*** SELECTED EXCERPT ***
Skip to main content
🤗 PEFT (Parameter-Efficient Fine-Tuning) enables efficient adaptation of large pre-trained models by training only a small number of additional parameters. This is especially useful for fine-tuning large Vision-Language-Action (VLA) models like SmolVLA, π₀, and GR00T.

What is PEFT?

PEFT methods add trainable adapter modules to a frozen pre-trained model. Instead of fine-tuning all billions of parameters, you train only millions of adapter parameters:
  • Full Fine-tuning: Update all 7B parameters
  • LoRA (rank=64): Update only ~100M adapter parameters (1.4% of total)
  • Result: Similar performance with much less compute and memory

Installation

Install LeRobot with PEFT support:
pip install lerobot[peft]
Or install PEFT separately:
pip install peft

Quick Start

Fine-tune SmolVLA with LoRA:
lerobot-train \
  --policy.path=lerobot/smolvla_base \
  --policy.repo_id=your_username/smolvla_pickplace \
  --dataset.repo_id=lerobot/aloha_sim_insertion_human \
  --env.type=aloha \
  --env.task=AlohaInsertion-v0 \
  --steps=50000 \
  --batch_size=32 \
  --peft.method_type=LORA \
  --peft.r=64 \
  --policy.optimizer_lr=1e-3 \
  --policy.scheduler_decay_lr=1e-4
Key differences from full fine-tuning:
  • --policy.path: Load pre-trained model
  • --peft.method_type=LORA: Use LoRA adapters
  • --peft.r=64: LoRA rank (higher = more parameters)
  • Higher learning rate (1e-3 vs 1e-4 for full fine-tuning)

Supported Methods

LoRA (Low-Rank Adaptation)

LoRA is the most popular PEFT method. It adds low-rank matrices to attention layers:
lerobot-train \
  --policy.path=lerobot/smolvla_base \
  --peft.method_type=LORA \
  --peft.r=64 \
  --peft.lora_alpha=16 \
  --peft.lora_dropout=0.1
Parameters:
  • r: Rank of adapter matrices (higher = more capacity)
    • r=8: Very lightweight (~25M params)
    • r=32: Balanced (~50M params)
*** DATA SHOWN ***
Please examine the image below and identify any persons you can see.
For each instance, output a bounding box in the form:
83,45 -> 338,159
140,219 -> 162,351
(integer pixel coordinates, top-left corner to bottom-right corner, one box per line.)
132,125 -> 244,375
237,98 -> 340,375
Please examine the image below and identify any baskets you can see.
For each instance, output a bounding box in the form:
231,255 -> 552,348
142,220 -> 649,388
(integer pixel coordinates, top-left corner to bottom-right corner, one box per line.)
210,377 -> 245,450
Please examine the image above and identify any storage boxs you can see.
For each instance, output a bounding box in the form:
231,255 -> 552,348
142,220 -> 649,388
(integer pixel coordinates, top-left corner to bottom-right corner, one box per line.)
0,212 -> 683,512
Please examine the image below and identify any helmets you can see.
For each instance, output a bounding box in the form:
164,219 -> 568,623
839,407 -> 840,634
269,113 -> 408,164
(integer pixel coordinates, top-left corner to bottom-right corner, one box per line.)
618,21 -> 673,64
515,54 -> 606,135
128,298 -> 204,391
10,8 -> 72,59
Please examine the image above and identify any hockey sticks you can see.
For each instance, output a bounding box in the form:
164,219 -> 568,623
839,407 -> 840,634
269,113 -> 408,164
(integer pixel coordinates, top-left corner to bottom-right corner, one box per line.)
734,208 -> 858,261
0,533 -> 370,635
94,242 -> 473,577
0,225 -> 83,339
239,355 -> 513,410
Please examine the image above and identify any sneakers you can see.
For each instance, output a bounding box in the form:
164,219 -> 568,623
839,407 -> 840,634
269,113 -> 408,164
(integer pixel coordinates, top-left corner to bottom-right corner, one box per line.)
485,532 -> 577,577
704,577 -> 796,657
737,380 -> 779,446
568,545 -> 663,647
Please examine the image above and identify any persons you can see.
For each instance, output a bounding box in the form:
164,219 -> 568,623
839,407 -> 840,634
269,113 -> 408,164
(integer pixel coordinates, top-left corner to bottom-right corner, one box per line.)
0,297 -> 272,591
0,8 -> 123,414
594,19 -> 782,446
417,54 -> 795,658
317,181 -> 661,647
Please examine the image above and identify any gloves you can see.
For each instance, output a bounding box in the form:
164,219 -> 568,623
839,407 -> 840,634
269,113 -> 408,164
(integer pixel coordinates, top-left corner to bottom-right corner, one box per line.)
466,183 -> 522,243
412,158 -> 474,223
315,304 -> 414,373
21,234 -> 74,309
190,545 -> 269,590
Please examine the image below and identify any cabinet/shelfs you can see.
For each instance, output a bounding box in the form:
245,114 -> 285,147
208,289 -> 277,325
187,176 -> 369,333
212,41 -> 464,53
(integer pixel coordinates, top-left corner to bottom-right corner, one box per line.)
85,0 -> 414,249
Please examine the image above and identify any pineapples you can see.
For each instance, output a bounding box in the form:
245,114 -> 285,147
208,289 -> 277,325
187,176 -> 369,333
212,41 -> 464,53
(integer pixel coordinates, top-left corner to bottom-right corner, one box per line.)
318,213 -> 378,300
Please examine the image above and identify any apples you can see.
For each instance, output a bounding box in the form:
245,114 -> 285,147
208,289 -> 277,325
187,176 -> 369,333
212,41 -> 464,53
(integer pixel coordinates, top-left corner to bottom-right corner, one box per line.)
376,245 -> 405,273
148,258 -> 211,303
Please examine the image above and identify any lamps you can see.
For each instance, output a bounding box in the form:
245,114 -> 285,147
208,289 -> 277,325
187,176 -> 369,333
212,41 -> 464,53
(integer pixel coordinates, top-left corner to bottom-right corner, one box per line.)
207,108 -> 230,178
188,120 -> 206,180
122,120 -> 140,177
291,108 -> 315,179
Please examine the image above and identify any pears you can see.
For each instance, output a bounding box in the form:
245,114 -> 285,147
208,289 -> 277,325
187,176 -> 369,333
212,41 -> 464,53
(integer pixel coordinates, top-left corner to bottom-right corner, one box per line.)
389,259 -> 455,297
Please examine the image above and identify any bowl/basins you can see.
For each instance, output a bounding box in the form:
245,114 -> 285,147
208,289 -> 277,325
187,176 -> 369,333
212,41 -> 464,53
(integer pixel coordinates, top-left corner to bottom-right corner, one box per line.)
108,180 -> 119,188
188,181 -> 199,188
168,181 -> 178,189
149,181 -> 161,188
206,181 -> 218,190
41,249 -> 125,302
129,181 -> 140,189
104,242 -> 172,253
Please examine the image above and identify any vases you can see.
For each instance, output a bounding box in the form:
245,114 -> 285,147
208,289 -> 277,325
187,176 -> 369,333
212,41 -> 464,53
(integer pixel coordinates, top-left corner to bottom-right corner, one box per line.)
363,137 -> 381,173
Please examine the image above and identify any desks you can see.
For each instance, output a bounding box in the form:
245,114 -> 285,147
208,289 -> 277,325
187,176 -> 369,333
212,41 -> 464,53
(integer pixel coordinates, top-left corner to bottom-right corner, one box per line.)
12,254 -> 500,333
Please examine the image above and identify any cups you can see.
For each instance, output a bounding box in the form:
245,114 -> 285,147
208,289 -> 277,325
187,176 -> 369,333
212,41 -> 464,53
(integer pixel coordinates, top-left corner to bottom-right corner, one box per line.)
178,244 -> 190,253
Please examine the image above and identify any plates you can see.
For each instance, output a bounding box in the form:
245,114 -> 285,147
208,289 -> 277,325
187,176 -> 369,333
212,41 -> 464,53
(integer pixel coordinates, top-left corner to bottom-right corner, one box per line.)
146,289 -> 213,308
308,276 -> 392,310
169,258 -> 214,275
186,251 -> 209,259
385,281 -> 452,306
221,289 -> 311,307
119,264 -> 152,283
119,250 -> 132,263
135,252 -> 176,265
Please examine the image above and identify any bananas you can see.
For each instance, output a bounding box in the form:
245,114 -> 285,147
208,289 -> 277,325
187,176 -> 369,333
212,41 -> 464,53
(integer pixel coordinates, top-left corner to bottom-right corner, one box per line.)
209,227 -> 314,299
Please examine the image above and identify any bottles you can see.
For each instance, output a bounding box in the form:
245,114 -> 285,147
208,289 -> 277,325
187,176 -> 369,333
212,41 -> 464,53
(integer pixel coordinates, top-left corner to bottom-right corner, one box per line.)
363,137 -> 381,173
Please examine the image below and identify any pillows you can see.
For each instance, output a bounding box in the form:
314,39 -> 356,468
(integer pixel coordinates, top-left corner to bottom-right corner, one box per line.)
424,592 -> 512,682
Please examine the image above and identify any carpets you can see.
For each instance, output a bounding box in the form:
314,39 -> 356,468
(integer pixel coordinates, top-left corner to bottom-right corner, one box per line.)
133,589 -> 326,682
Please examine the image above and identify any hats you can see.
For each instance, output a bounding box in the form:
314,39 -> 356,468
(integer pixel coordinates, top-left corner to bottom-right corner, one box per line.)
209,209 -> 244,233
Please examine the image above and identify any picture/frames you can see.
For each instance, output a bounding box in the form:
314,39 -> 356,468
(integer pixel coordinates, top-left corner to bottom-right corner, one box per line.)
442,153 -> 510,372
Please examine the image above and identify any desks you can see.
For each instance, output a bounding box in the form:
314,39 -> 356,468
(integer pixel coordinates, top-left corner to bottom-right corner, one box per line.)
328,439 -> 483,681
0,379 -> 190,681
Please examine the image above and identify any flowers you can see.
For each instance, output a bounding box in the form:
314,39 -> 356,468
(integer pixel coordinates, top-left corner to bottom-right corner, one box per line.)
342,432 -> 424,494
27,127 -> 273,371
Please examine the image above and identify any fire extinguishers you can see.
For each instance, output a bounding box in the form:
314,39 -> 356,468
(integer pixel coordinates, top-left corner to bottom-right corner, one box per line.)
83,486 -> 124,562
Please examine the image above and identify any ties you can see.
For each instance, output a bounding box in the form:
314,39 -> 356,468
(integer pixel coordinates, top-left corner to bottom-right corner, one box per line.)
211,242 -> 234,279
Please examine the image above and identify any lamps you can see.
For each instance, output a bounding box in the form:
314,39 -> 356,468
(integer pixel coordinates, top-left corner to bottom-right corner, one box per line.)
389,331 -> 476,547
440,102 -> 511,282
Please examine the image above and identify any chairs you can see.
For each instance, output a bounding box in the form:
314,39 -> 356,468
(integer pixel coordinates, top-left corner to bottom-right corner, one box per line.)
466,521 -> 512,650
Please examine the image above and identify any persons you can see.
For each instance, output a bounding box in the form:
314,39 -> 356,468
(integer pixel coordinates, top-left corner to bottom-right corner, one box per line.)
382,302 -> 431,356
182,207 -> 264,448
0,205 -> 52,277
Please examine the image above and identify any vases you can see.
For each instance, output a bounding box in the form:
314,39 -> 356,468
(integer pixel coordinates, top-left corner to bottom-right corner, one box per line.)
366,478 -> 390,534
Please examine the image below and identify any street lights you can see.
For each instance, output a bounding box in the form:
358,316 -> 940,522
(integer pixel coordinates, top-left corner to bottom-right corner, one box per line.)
***
> **WHAT THIS EXERCISE ASKS**:
1 – Could you switch "adapter" to "add-on" in the PEFT guide and give it again from "Skip to main" up to and including "(1.4% of total)"?
2 – Can you pick up the PEFT guide after its last line and carry it on?

> **EXPECTED RESPONSES**:
1 –
Skip to main content
🤗 PEFT (Parameter-Efficient Fine-Tuning) enables efficient adaptation of large pre-trained models by training only a small number of additional parameters. This is especially useful for fine-tuning large Vision-Language-Action (VLA) models like SmolVLA, π₀, and GR00T.

What is PEFT?

PEFT methods add trainable add-on modules to a frozen pre-trained model. Instead of fine-tuning all billions of parameters, you train only millions of add-on parameters:
  • Full Fine-tuning: Update all 7B parameters
  • LoRA (rank=64): Update only ~100M add-on parameters (1.4% of total)

2 –
    • r=64: High capacity (~100M params)
  • lora_alpha: Scaling factor (typically r/2 or r/4)
  • lora_dropout: Dropout rate for adapters
When to use: General purpose fine-tuning, good balance of efficiency and performance.

IA³ (Infused Adapter by Inhibiting and Amplifying Inner Activations)

IA³ uses even fewer parameters by learning scaling factors:
lerobot-train \
  --policy.path=lerobot/pi0_base \
  --peft.method_type=IA3
When to use: When you have very limited compute or want the smallest possible adapter.

AdaLoRA (Adaptive LoRA)

Adaptively allocates rank across different layers:
lerobot-train \
  --policy.path=lerobot/smolvla_base \
  --peft.method_type=ADALORA \
  --peft.target_r=8 \
  --peft.init_r=12
When to use: When you want to automatically find the optimal rank distribution.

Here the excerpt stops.